**SOURCE EXTRACT**:

--

Monday, Feb. 07, 1927

"National" Universities

With state and city universities snowballing along to ever huger proportions, privately endowed universities have lately felt it necessary for fame's sake, to advertise that their aim is "quality, not quantity." Harvard, Yale and Princeton have also stressed the point that they are "national" universities. And last week Yale, standing twelfth in point of size among the 86 representative institutions included in the Boston Transcript's annual survey,* pointed to itself as "most national" of the so-called Big Three. Taking the data of the classes of 1926 to 1929 inclusive, Yale proved itself Big Three favorite in 24 states. Princeton was second, leading in twelve states. Harvard, with the largest enrollment of the Big Three, led in ten states. There were three ties.

Yale States: New York, Connecticut, Vermont, Ohio, Michigan, Indiana, Kentucky, South Carolina, Alabama, Florida, Texas, New Mexico, Arizona, Colorado, Kansas, Nebraska, Wyoming, California, Oregon, Iowa, Washington, North Dakota, Minnesota, District of Columbia. Ties: with Princeton in Illinois; with Harvard in Utah.

Princeton States: Pennsylvania, New Jersey, Delaware, Maryland, Virginia, West Virginia, North Carolina, Tennessee, Louisiana, Arkansas, Missouri, Nevada. Tie: with Harvard for Mississippi.

Harvard States: New Hampshire, Massachusetts, Maine, Rhode Island, Georgia, Oklahoma, Wisconsin, South Dakota, Montana, Idaho.

Yale attempted no national comparison of itself with that huge cosmopolite, Columbia University.

Graduations

Principal Frank L. Morse of Harrison Technical High School, Chicago, took his seat on the platform for graduating exercises last week with the air of a man who has just asserted himself. He eyed the graduating class with satisfaction. There was no pupil there who did not belong. Principal Morse faced the gathering of parents and friends, and prepared to begin the ceremonies.

--

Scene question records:

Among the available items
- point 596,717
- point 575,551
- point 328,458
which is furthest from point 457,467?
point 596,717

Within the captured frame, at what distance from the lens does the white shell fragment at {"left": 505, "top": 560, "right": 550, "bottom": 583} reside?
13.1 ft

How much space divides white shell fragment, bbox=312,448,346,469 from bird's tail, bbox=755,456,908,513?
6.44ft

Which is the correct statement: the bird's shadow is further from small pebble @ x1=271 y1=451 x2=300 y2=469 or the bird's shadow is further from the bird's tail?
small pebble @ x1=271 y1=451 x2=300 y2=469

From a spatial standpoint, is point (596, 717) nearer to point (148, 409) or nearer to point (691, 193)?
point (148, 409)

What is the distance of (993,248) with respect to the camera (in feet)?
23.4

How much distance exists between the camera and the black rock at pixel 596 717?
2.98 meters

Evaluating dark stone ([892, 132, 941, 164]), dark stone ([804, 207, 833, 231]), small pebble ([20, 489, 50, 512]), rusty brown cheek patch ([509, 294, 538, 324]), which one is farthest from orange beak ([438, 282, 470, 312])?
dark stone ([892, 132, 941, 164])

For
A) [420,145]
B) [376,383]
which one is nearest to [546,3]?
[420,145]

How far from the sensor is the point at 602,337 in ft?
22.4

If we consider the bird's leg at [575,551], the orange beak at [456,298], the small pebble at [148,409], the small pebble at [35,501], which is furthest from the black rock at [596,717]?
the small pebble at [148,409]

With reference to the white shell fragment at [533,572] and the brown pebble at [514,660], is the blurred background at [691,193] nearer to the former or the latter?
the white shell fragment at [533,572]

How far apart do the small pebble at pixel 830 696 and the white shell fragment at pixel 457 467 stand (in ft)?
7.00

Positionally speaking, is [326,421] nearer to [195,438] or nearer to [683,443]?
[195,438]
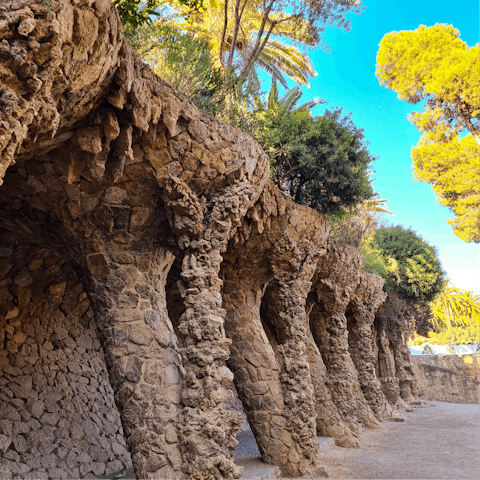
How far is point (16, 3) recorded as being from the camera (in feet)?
7.36

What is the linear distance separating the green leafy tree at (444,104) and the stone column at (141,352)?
36.7 feet

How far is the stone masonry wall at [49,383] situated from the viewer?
605 centimetres

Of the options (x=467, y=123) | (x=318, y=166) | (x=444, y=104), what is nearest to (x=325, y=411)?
(x=318, y=166)

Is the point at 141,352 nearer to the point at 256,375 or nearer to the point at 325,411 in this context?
the point at 256,375

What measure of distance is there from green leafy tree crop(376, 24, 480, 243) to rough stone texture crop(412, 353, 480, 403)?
364 inches

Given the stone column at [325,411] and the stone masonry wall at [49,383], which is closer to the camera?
the stone masonry wall at [49,383]

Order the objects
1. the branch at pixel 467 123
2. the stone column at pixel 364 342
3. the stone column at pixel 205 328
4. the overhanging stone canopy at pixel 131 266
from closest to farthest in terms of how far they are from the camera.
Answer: the overhanging stone canopy at pixel 131 266
the stone column at pixel 205 328
the stone column at pixel 364 342
the branch at pixel 467 123

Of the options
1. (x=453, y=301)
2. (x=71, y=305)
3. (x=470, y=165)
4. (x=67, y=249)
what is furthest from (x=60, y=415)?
(x=453, y=301)

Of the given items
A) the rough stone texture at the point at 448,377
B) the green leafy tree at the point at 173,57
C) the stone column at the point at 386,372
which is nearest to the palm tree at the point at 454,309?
the rough stone texture at the point at 448,377

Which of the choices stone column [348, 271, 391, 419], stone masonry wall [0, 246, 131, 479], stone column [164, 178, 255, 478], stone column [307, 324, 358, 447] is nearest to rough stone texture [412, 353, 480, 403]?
stone column [348, 271, 391, 419]

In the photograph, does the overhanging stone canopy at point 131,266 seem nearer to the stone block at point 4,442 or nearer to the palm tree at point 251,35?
the stone block at point 4,442

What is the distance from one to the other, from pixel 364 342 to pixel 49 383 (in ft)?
29.1

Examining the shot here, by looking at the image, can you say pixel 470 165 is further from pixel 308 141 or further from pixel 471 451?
pixel 471 451

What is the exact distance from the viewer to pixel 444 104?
13398 millimetres
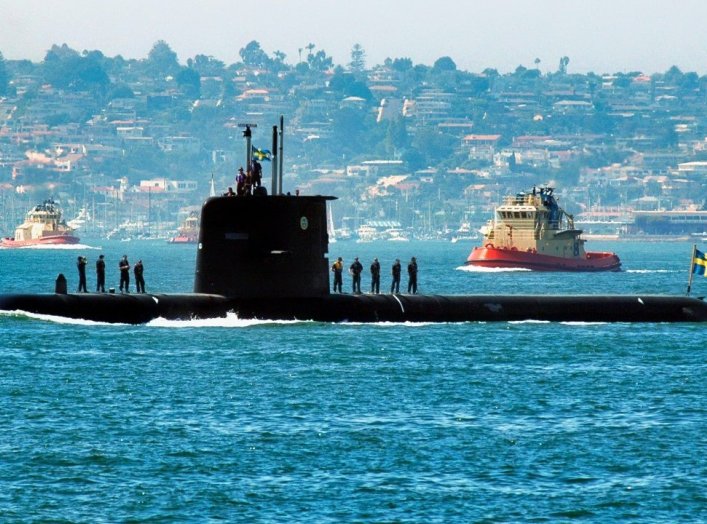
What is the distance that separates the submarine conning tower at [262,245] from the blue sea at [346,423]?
1176 mm

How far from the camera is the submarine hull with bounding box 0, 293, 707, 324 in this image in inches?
1550

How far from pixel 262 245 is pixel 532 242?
67428 millimetres

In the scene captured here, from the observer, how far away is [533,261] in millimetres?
104375

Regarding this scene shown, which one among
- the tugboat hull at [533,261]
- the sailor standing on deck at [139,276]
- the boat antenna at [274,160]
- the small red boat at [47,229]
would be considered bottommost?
the small red boat at [47,229]

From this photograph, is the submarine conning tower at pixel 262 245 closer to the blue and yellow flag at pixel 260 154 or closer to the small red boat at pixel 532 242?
the blue and yellow flag at pixel 260 154

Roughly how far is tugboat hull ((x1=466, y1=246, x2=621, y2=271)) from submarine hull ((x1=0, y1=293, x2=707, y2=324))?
193 ft

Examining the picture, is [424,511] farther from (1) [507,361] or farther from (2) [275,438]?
(1) [507,361]

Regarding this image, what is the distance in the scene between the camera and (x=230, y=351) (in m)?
37.5

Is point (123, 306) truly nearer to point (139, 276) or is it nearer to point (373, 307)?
point (139, 276)

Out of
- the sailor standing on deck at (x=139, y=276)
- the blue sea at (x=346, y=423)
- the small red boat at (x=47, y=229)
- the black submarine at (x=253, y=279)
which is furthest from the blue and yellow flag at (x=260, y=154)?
the small red boat at (x=47, y=229)

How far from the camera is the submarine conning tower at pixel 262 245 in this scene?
3844 centimetres

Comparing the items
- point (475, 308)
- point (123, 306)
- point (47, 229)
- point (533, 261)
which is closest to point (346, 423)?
point (123, 306)

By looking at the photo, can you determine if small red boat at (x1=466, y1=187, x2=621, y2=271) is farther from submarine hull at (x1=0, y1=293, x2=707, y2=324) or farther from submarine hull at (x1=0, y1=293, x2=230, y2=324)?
submarine hull at (x1=0, y1=293, x2=230, y2=324)

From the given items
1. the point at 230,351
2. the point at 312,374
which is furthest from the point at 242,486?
the point at 230,351
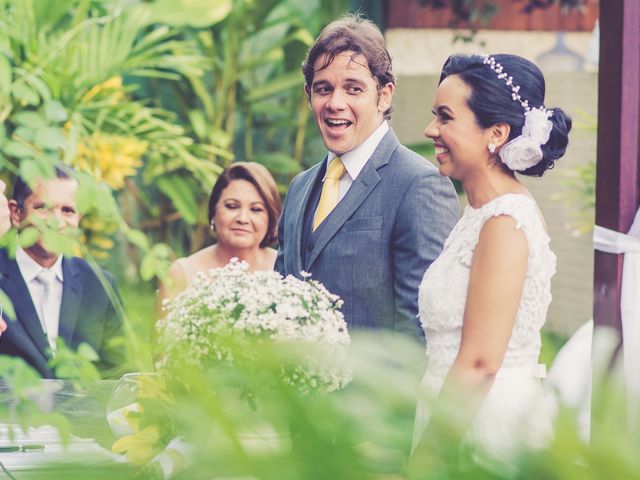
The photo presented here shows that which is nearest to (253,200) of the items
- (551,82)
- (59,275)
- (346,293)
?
(59,275)

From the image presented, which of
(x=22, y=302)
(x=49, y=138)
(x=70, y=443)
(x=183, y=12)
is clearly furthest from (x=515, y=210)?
(x=183, y=12)

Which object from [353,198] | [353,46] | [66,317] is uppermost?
[353,46]

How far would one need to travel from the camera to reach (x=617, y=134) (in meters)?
3.07

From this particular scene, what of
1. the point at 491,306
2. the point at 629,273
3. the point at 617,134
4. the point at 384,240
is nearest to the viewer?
the point at 491,306

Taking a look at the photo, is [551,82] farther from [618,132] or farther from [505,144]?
[505,144]

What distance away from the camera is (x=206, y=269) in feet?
13.0

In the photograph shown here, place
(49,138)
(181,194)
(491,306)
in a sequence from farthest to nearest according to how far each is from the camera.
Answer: (181,194)
(491,306)
(49,138)

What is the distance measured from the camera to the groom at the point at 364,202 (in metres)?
2.62

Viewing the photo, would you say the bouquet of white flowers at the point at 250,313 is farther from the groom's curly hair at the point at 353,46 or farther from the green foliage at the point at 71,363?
the groom's curly hair at the point at 353,46

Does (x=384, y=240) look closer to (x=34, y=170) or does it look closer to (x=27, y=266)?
(x=34, y=170)

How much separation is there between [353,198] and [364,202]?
3 centimetres

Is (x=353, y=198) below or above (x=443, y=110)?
below

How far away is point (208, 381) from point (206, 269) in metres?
3.47

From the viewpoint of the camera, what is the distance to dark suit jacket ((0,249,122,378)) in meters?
3.48
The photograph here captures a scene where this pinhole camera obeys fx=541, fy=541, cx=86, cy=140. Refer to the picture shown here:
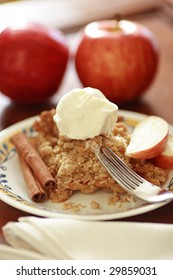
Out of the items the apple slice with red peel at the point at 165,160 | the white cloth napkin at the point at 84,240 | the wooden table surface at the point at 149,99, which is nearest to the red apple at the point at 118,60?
the wooden table surface at the point at 149,99

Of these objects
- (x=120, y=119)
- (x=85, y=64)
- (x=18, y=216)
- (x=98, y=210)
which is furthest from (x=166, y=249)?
(x=85, y=64)

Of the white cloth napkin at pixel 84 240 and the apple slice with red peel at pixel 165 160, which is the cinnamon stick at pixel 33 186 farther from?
the apple slice with red peel at pixel 165 160

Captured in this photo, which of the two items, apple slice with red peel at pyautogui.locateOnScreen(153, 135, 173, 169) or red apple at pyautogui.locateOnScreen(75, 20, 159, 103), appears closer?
apple slice with red peel at pyautogui.locateOnScreen(153, 135, 173, 169)

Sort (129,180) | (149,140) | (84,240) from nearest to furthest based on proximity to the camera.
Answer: (84,240) → (129,180) → (149,140)

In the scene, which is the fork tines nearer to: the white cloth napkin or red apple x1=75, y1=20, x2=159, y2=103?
the white cloth napkin

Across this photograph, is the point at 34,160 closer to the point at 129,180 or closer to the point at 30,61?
the point at 129,180

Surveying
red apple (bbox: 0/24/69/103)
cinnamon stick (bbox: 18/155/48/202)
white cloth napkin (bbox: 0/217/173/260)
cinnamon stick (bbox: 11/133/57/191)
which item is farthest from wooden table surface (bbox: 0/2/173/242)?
white cloth napkin (bbox: 0/217/173/260)

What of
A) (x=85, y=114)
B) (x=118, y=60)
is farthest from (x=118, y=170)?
(x=118, y=60)
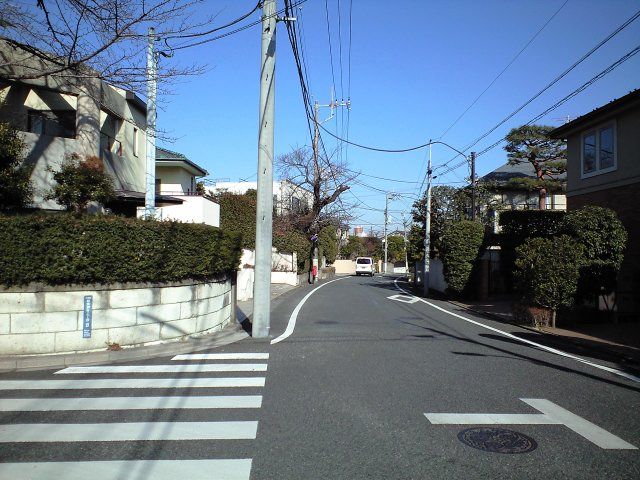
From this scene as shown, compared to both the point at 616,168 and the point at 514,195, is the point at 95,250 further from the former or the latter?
the point at 514,195

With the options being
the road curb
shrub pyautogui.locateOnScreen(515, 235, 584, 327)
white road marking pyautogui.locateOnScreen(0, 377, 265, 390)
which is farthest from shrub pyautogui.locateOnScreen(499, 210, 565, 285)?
white road marking pyautogui.locateOnScreen(0, 377, 265, 390)

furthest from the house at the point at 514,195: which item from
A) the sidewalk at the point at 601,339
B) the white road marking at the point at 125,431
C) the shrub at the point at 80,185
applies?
the white road marking at the point at 125,431

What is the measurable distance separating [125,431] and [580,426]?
4697 millimetres

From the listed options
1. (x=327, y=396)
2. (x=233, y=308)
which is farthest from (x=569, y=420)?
(x=233, y=308)

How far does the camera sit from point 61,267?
8.58 metres

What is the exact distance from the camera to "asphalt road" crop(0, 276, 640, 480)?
171 inches

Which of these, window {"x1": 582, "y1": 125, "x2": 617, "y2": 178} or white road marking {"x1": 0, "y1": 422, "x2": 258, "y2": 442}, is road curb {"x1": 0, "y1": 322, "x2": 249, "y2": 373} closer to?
white road marking {"x1": 0, "y1": 422, "x2": 258, "y2": 442}

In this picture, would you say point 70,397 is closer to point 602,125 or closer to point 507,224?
point 602,125

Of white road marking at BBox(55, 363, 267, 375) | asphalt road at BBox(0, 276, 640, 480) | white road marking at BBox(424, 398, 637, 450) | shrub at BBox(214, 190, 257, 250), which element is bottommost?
white road marking at BBox(55, 363, 267, 375)

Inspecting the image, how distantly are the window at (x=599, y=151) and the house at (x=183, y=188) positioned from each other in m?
15.8

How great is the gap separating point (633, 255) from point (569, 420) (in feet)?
40.1

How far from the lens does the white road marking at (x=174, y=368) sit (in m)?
7.95

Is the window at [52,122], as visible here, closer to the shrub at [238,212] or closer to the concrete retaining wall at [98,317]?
the concrete retaining wall at [98,317]

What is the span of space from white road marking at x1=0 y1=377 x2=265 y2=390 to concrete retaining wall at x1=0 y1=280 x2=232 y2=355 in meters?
1.37
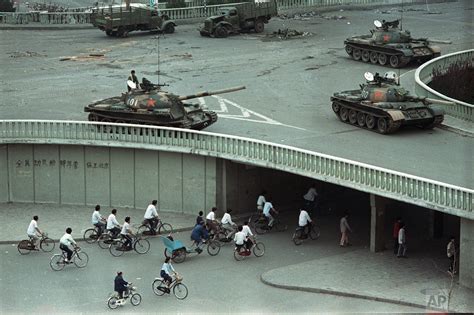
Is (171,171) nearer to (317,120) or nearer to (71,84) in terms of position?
(317,120)

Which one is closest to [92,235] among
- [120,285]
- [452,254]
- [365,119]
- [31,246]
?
[31,246]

--

**WORK TO COMPLETE**:
A - From the 1927 article on "national" universities, copy the passage starting with "Yale States: New" and going on through "cosmopolite, Columbia University.".
B - According to the 1927 article on "national" universities, why did privately endowed universities begin advertising that their aim was "quality, not quantity"? Answer in one to three sentences.

**SOLUTION SET**:
A -
Yale States: New York, Connecticut, Vermont, Ohio, Michigan, Indiana, Kentucky, South Carolina, Alabama, Florida, Texas, New Mexico, Arizona, Colorado, Kansas, Nebraska, Wyoming, California, Oregon, Iowa, Washington, North Dakota, Minnesota, District of Columbia. Ties: with Princeton in Illinois; with Harvard in Utah.

Princeton States: Pennsylvania, New Jersey, Delaware, Maryland, Virginia, West Virginia, North Carolina, Tennessee, Louisiana, Arkansas, Missouri, Nevada. Tie: with Harvard for Mississippi.

Harvard States: New Hampshire, Massachusetts, Maine, Rhode Island, Georgia, Oklahoma, Wisconsin, South Dakota, Montana, Idaho.

Yale attempted no national comparison of itself with that huge cosmopolite, Columbia University.

B - State and city universities were growing to ever larger sizes. Privately endowed universities therefore felt it necessary, for fame's sake, to advertise that their aim was "quality, not quantity."